-- WHAT THE EXERCISE ASKS --
Everything in the listing must be transcribed exactly, from the first line to the last.
== DATA FOR THE TASK ==
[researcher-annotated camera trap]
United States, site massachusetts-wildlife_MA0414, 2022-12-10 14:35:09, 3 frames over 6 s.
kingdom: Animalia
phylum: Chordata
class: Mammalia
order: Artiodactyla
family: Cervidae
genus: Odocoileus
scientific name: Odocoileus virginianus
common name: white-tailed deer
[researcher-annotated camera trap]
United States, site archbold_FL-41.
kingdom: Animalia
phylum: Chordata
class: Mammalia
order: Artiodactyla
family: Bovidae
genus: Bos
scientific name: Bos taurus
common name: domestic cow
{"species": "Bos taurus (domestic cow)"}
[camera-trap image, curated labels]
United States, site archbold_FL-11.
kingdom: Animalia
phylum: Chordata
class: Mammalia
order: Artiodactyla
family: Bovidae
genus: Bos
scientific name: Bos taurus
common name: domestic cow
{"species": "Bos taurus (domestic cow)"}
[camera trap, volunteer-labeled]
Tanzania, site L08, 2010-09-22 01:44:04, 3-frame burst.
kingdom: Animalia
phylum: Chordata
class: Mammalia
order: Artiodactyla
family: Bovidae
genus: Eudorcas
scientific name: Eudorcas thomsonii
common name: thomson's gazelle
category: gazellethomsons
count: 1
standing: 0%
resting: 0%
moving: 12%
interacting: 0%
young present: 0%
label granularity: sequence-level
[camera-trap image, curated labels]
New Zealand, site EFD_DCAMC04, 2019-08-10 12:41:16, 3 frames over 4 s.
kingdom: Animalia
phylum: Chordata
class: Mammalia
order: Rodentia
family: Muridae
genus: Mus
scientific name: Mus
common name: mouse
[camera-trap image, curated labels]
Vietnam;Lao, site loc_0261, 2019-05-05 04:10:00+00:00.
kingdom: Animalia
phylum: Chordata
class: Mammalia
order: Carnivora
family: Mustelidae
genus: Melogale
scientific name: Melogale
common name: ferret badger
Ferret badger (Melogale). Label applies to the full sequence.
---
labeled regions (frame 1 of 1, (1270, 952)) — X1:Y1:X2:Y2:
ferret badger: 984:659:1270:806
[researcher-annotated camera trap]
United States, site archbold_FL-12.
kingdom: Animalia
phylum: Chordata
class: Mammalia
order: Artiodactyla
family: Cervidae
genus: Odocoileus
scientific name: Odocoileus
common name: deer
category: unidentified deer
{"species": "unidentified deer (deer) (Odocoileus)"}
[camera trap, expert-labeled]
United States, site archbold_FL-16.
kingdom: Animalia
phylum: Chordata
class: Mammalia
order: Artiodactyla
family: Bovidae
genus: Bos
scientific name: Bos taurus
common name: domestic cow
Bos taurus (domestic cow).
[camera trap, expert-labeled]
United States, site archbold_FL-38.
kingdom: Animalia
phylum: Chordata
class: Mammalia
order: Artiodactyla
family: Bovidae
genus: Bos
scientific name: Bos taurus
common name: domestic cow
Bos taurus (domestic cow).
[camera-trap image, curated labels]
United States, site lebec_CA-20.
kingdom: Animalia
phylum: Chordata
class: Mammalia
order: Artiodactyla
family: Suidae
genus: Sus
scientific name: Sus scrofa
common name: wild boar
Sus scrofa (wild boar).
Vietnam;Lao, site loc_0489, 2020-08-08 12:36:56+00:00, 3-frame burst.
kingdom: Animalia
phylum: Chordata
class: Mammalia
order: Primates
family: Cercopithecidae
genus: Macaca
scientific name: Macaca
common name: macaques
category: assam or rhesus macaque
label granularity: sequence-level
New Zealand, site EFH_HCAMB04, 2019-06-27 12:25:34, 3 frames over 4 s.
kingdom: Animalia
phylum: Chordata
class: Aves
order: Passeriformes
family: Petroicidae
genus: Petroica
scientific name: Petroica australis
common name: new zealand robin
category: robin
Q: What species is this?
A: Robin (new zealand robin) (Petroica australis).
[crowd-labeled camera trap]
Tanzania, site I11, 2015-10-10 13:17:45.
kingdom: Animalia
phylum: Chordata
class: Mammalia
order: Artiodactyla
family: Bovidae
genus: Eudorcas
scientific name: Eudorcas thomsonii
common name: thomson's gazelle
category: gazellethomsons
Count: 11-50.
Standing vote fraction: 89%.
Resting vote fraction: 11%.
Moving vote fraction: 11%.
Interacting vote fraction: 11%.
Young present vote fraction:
===
-- SOLUTION TO THIS TASK --
[researcher-annotated camera trap]
United States, site massachusetts-wildlife_MA0414, 2022-12-10 14:35:09, 3 frames over 6 s.
kingdom: Animalia
phylum: Chordata
class: Mammalia
order: Artiodactyla
family: Cervidae
genus: Odocoileus
scientific name: Odocoileus virginianus
common name: white-tailed deer
[researcher-annotated camera trap]
United States, site archbold_FL-41.
kingdom: Animalia
phylum: Chordata
class: Mammalia
order: Artiodactyla
family: Bovidae
genus: Bos
scientific name: Bos taurus
common name: domestic cow
{"species": "Bos taurus (domestic cow)"}
[camera-trap image, curated labels]
United States, site archbold_FL-11.
kingdom: Animalia
phylum: Chordata
class: Mammalia
order: Artiodactyla
family: Bovidae
genus: Bos
scientific name: Bos taurus
common name: domestic cow
{"species": "Bos taurus (domestic cow)"}
[camera trap, volunteer-labeled]
Tanzania, site L08, 2010-09-22 01:44:04, 3-frame burst.
kingdom: Animalia
phylum: Chordata
class: Mammalia
order: Artiodactyla
family: Bovidae
genus: Eudorcas
scientific name: Eudorcas thomsonii
common name: thomson's gazelle
category: gazellethomsons
count: 1
standing: 0%
resting: 0%
moving: 12%
interacting: 0%
young present: 0%
label granularity: sequence-level
[camera-trap image, curated labels]
New Zealand, site EFD_DCAMC04, 2019-08-10 12:41:16, 3 frames over 4 s.
kingdom: Animalia
phylum: Chordata
class: Mammalia
order: Rodentia
family: Muridae
genus: Mus
scientific name: Mus
common name: mouse
[camera-trap image, curated labels]
Vietnam;Lao, site loc_0261, 2019-05-05 04:10:00+00:00.
kingdom: Animalia
phylum: Chordata
class: Mammalia
order: Carnivora
family: Mustelidae
genus: Melogale
scientific name: Melogale
common name: ferret badger
Ferret badger (Melogale). Label applies to the full sequence.
---
labeled regions (frame 1 of 1, (1270, 952)) — X1:Y1:X2:Y2:
ferret badger: 984:659:1270:806
[researcher-annotated camera trap]
United States, site archbold_FL-12.
kingdom: Animalia
phylum: Chordata
class: Mammalia
order: Artiodactyla
family: Cervidae
genus: Odocoileus
scientific name: Odocoileus
common name: deer
category: unidentified deer
{"species": "unidentified deer (deer) (Odocoileus)"}
[camera trap, expert-labeled]
United States, site archbold_FL-16.
kingdom: Animalia
phylum: Chordata
class: Mammalia
order: Artiodactyla
family: Bovidae
genus: Bos
scientific name: Bos taurus
common name: domestic cow
Bos taurus (domestic cow).
[camera trap, expert-labeled]
United States, site archbold_FL-38.
kingdom: Animalia
phylum: Chordata
class: Mammalia
order: Artiodactyla
family: Bovidae
genus: Bos
scientific name: Bos taurus
common name: domestic cow
Bos taurus (domestic cow).
[camera-trap image, curated labels]
United States, site lebec_CA-20.
kingdom: Animalia
phylum: Chordata
class: Mammalia
order: Artiodactyla
family: Suidae
genus: Sus
scientific name: Sus scrofa
common name: wild boar
Sus scrofa (wild boar).
Vietnam;Lao, site loc_0489, 2020-08-08 12:36:56+00:00, 3-frame burst.
kingdom: Animalia
phylum: Chordata
class: Mammalia
order: Primates
family: Cercopithecidae
genus: Macaca
scientific name: Macaca
common name: macaques
category: assam or rhesus macaque
label granularity: sequence-level
New Zealand, site EFH_HCAMB04, 2019-06-27 12:25:34, 3 frames over 4 s.
kingdom: Animalia
phylum: Chordata
class: Aves
order: Passeriformes
family: Petroicidae
genus: Petroica
scientific name: Petroica australis
common name: new zealand robin
category: robin
Q: What species is this?
A: Robin (new zealand robin) (Petroica australis).
[crowd-labeled camera trap]
Tanzania, site I11, 2015-10-10 13:17:45.
kingdom: Animalia
phylum: Chordata
class: Mammalia
order: Artiodactyla
family: Bovidae
genus: Eudorcas
scientific name: Eudorcas thomsonii
common name: thomson's gazelle
category: gazellethomsons
Count: 11-50.
Standing vote fraction: 89%.
Resting vote fraction: 11%.
Moving vote fraction: 11%.
Interacting vote fraction: 11%.
Young present vote fraction:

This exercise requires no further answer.